Your goal:
Count the lines in the items below that contain the word "white" and reply with only that number.

Given entries:
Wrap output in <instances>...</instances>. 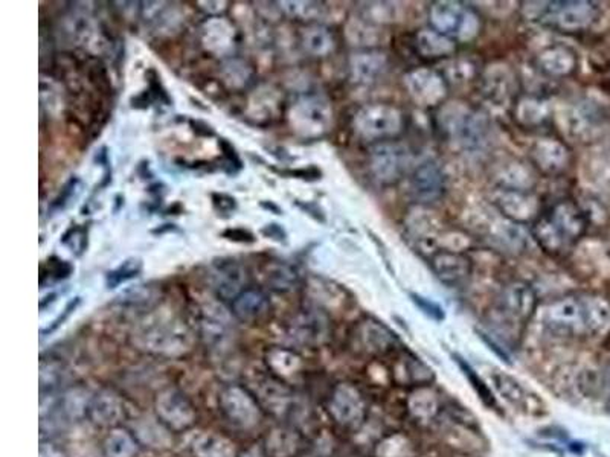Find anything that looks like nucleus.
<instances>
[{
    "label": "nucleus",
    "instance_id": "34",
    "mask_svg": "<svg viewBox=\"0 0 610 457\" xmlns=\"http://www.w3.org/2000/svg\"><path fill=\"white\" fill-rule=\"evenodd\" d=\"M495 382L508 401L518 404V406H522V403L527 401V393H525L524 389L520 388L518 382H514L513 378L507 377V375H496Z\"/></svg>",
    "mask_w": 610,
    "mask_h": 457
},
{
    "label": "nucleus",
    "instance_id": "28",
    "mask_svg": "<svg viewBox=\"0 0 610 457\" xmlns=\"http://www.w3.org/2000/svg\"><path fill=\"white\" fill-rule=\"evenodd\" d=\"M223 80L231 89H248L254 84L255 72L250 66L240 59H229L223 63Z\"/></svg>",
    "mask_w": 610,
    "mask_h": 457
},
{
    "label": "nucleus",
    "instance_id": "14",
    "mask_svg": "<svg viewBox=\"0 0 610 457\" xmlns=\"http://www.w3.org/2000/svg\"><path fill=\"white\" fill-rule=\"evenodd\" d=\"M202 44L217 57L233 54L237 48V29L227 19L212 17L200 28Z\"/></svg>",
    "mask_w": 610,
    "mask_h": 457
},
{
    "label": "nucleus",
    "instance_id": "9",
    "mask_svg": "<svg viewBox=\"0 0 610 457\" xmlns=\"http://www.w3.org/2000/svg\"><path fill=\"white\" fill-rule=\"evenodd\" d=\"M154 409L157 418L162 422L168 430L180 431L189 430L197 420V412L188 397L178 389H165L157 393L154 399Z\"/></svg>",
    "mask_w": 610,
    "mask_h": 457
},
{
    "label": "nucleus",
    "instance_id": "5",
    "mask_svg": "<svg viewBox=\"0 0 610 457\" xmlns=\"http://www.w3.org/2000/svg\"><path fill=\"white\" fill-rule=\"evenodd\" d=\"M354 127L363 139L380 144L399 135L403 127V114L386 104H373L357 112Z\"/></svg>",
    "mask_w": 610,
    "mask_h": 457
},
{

Exercise response:
5